▸ **AIM OF THE TASK**
Exactly reproduce each record listed below.

▸ **RECORDS PROVIDED**
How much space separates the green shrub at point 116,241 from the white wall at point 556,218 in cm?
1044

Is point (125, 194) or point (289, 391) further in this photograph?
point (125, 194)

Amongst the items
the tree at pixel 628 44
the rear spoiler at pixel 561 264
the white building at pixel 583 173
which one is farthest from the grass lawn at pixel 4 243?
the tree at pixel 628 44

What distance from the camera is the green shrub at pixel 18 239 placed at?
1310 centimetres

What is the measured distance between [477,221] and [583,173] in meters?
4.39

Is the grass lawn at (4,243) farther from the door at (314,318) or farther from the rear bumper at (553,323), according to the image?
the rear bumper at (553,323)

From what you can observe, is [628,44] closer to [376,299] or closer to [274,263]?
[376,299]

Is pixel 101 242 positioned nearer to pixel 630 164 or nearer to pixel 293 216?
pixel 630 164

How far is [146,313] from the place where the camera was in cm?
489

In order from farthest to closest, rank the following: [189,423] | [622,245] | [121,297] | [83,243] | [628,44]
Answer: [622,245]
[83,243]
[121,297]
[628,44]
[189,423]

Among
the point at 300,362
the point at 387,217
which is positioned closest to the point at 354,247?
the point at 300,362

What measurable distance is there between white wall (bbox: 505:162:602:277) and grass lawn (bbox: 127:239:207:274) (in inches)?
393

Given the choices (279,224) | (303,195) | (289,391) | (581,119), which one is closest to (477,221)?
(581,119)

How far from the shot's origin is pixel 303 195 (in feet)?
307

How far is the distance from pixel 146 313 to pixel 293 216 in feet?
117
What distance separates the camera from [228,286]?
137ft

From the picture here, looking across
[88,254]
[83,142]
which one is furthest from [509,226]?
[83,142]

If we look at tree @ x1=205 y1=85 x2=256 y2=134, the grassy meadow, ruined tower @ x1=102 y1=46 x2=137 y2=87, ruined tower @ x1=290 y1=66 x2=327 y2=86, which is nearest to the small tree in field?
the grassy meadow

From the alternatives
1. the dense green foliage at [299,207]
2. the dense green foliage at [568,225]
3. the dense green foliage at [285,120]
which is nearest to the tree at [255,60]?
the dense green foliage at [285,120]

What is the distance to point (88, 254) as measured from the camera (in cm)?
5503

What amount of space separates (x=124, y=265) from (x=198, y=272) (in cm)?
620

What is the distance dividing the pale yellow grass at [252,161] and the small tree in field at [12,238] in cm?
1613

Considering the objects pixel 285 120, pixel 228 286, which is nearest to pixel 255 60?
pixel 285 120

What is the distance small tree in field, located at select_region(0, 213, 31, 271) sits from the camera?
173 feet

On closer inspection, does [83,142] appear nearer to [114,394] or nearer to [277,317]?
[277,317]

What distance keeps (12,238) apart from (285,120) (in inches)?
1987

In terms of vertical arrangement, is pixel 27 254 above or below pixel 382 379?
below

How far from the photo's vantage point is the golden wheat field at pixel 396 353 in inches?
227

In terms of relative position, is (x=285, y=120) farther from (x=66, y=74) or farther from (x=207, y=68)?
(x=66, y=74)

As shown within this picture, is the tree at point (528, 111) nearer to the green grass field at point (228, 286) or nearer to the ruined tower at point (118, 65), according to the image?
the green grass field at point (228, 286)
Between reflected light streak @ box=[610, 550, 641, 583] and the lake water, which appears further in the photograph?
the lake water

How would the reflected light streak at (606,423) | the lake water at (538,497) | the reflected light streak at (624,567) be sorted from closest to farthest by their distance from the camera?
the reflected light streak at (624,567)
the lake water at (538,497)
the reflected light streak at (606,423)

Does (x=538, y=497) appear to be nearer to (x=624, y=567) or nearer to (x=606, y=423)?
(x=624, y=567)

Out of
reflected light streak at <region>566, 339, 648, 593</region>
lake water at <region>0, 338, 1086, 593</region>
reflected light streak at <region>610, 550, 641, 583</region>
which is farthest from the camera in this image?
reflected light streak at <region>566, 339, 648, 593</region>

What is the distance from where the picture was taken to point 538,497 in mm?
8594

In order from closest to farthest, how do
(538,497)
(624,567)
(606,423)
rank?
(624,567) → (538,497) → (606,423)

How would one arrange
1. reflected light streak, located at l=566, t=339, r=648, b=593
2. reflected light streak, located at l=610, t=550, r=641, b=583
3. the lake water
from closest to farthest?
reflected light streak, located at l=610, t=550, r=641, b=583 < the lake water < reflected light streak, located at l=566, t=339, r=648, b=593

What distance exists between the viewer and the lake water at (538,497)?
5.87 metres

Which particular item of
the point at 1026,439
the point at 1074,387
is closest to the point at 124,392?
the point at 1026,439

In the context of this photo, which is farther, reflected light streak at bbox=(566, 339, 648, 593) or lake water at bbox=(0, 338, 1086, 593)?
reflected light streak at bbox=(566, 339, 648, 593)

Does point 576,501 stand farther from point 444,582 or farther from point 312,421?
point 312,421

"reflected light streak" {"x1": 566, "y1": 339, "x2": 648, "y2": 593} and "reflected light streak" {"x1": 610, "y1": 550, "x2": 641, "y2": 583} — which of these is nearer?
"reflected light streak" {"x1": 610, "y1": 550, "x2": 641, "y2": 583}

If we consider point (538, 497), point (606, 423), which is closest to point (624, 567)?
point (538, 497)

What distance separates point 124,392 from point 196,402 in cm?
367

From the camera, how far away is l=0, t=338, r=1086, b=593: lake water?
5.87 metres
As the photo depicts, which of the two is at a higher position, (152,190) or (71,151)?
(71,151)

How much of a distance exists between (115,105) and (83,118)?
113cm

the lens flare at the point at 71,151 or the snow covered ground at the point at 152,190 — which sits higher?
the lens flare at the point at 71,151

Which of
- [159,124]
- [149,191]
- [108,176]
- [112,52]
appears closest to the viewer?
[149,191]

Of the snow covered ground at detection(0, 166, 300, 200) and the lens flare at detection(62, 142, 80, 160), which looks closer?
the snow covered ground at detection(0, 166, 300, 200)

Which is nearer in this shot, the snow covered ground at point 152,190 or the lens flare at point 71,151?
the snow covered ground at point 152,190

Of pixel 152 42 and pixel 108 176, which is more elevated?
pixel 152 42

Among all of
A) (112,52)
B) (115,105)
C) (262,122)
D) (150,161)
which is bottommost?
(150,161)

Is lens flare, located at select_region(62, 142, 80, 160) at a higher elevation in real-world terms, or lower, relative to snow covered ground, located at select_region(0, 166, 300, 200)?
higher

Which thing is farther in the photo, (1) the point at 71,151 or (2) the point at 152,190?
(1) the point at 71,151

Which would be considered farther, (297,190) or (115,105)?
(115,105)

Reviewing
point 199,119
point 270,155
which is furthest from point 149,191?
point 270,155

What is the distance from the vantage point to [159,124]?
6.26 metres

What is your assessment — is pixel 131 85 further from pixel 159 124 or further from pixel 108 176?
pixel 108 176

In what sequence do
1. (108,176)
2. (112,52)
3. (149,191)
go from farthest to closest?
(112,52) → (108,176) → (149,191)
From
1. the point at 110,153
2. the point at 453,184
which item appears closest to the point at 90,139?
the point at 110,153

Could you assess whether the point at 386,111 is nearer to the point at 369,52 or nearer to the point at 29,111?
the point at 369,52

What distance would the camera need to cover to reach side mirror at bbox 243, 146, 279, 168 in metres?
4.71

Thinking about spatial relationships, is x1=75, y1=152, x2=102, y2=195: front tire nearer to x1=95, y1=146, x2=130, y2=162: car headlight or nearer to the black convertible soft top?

▸ **EXERCISE ANSWER**
How much space separates the green shrub at point 116,241 from the white wall at point 556,218 in cm?
1044

Is point (125, 194) or point (289, 391) further in this photograph?
point (125, 194)

Amongst the items
the tree at pixel 628 44
the rear spoiler at pixel 561 264
the white building at pixel 583 173
which one is farthest from the grass lawn at pixel 4 243?
the tree at pixel 628 44

What distance from the camera is the green shrub at pixel 18 239 placed at?
1310 centimetres

What is the measured distance between [477,221] and [583,173] in meters?
4.39

Is the grass lawn at (4,243) farther from the door at (314,318) or farther from the rear bumper at (553,323), according to the image?
the rear bumper at (553,323)

From what you can observe, is [628,44] closer to [376,299] or closer to [274,263]?
[376,299]

Is pixel 101 242 positioned nearer to pixel 630 164 or nearer to pixel 293 216?
pixel 630 164

How far is [146,313] from the place where the camera was in cm?
489

In order from farthest to closest, rank the following: [189,423] | [622,245] | [121,297] | [83,243] | [628,44]
Answer: [622,245]
[83,243]
[121,297]
[628,44]
[189,423]

Among
the point at 300,362
the point at 387,217
which is positioned closest to the point at 354,247?
the point at 300,362

What measurable distance is there between white wall (bbox: 505:162:602:277) and grass lawn (bbox: 127:239:207:274) (in inches)?
393

Given the choices (279,224) | (303,195) | (289,391) | (581,119), which one is closest to (477,221)?
(581,119)

How far from the shot's origin is pixel 303 195 (in feet)?
307

How far is the distance from pixel 146 313 to pixel 293 216 in feet?
117
What distance separates the camera from [228,286]?
137ft

From the picture here, looking across
[88,254]
[83,142]
which one is furthest from [509,226]?
[83,142]

If we look at tree @ x1=205 y1=85 x2=256 y2=134, the grassy meadow, ruined tower @ x1=102 y1=46 x2=137 y2=87, ruined tower @ x1=290 y1=66 x2=327 y2=86, which is nearest to the small tree in field?
the grassy meadow

From the alternatives
1. the dense green foliage at [299,207]
2. the dense green foliage at [568,225]
3. the dense green foliage at [285,120]
which is nearest to the tree at [255,60]?
the dense green foliage at [285,120]

What is the distance to point (88, 254) as measured from the camera (in cm)?
5503

What amount of space separates (x=124, y=265) from (x=198, y=272) (in cm)?
620

What is the distance dividing the pale yellow grass at [252,161] and the small tree in field at [12,238] in cm?
1613

Considering the objects pixel 285 120, pixel 228 286, which is nearest to pixel 255 60?
pixel 285 120

What is the distance small tree in field, located at select_region(0, 213, 31, 271) sits from the camera?
173 feet

On closer inspection, does [83,142] appear nearer to [114,394] or nearer to [277,317]?
[277,317]

What distance keeps (12,238) apart from (285,120) (in inches)?
1987

In terms of vertical arrangement, is pixel 27 254 above or below pixel 382 379?
below

How far from the photo's vantage point is the golden wheat field at pixel 396 353 in inches?
227

In terms of relative position, is (x=285, y=120) farther from (x=66, y=74) or farther from (x=207, y=68)?
(x=66, y=74)

As shown within this picture, is the tree at point (528, 111) nearer to the green grass field at point (228, 286) or nearer to the ruined tower at point (118, 65), according to the image?
the green grass field at point (228, 286)
Between reflected light streak @ box=[610, 550, 641, 583] and the lake water, which appears further in the photograph?
the lake water

How would the reflected light streak at (606,423) | the lake water at (538,497) | the reflected light streak at (624,567) be sorted from closest to farthest by their distance from the camera?
the reflected light streak at (624,567)
the lake water at (538,497)
the reflected light streak at (606,423)

Does (x=538, y=497) appear to be nearer to (x=624, y=567) or nearer to (x=606, y=423)?
(x=624, y=567)

Out of
reflected light streak at <region>566, 339, 648, 593</region>
lake water at <region>0, 338, 1086, 593</region>
reflected light streak at <region>610, 550, 641, 583</region>
which is farthest from the camera in this image?
reflected light streak at <region>566, 339, 648, 593</region>

What is the distance from where the picture was taken to point 538,497 in mm?
8594

In order from closest to farthest, how do
(538,497)
(624,567)
(606,423)
rank?
(624,567) → (538,497) → (606,423)

How would one arrange
1. reflected light streak, located at l=566, t=339, r=648, b=593
2. reflected light streak, located at l=610, t=550, r=641, b=583
3. the lake water
from closest to farthest?
reflected light streak, located at l=610, t=550, r=641, b=583 < the lake water < reflected light streak, located at l=566, t=339, r=648, b=593

What distance exists between the viewer and the lake water at (538,497)?
5.87 metres

Which particular item of
the point at 1026,439
the point at 1074,387
is closest to the point at 124,392?
the point at 1026,439

In the context of this photo, which is farther, reflected light streak at bbox=(566, 339, 648, 593) or lake water at bbox=(0, 338, 1086, 593)?
reflected light streak at bbox=(566, 339, 648, 593)

Does point 576,501 stand farther from point 444,582 or farther from point 312,421?
point 312,421

"reflected light streak" {"x1": 566, "y1": 339, "x2": 648, "y2": 593} and "reflected light streak" {"x1": 610, "y1": 550, "x2": 641, "y2": 583} — which of these is nearer?
"reflected light streak" {"x1": 610, "y1": 550, "x2": 641, "y2": 583}

If we consider point (538, 497), point (606, 423), which is closest to point (624, 567)?
point (538, 497)

What distance separates point 124,392 from point 196,402 in cm?
367

From the camera, how far away is l=0, t=338, r=1086, b=593: lake water?
5.87 metres
As the photo depicts, which of the two is at a higher position, (152,190) or (71,151)?
(71,151)

How much of a distance exists between (115,105) and (83,118)?
113cm

the lens flare at the point at 71,151 or the snow covered ground at the point at 152,190 — which sits higher?
the lens flare at the point at 71,151

Which of
- [159,124]
- [149,191]
- [108,176]
- [112,52]
appears closest to the viewer?
[149,191]

Of the snow covered ground at detection(0, 166, 300, 200) and the lens flare at detection(62, 142, 80, 160), which looks closer?
the snow covered ground at detection(0, 166, 300, 200)

Which is nearer in this shot, the snow covered ground at point 152,190 or the lens flare at point 71,151?
the snow covered ground at point 152,190

Of pixel 152 42 and pixel 108 176, which is more elevated?
pixel 152 42

Among all of
A) (112,52)
B) (115,105)
C) (262,122)
D) (150,161)
which is bottommost?
(150,161)

Is lens flare, located at select_region(62, 142, 80, 160) at a higher elevation in real-world terms, or lower, relative to snow covered ground, located at select_region(0, 166, 300, 200)?
higher

Which thing is farther in the photo, (1) the point at 71,151 or (2) the point at 152,190?
(1) the point at 71,151

Which would be considered farther, (297,190) or (115,105)?
(115,105)

Reviewing
point 199,119
point 270,155
which is furthest from point 149,191?
point 270,155

What is the distance from the vantage point to [159,124]?
6.26 metres

What is your assessment — is pixel 131 85 further from pixel 159 124 or further from pixel 108 176?
pixel 108 176

In what sequence do
1. (108,176)
2. (112,52)
3. (149,191)
go from farthest to closest?
(112,52) → (108,176) → (149,191)
From
1. the point at 110,153
2. the point at 453,184
which item appears closest to the point at 90,139?
the point at 110,153

Could you assess whether the point at 386,111 is nearer to the point at 369,52 or nearer to the point at 29,111?
the point at 369,52

What distance would the camera need to cover to reach side mirror at bbox 243, 146, 279, 168 in metres?
4.71

Thinking about spatial relationships, is x1=75, y1=152, x2=102, y2=195: front tire nearer to x1=95, y1=146, x2=130, y2=162: car headlight or nearer to the black convertible soft top?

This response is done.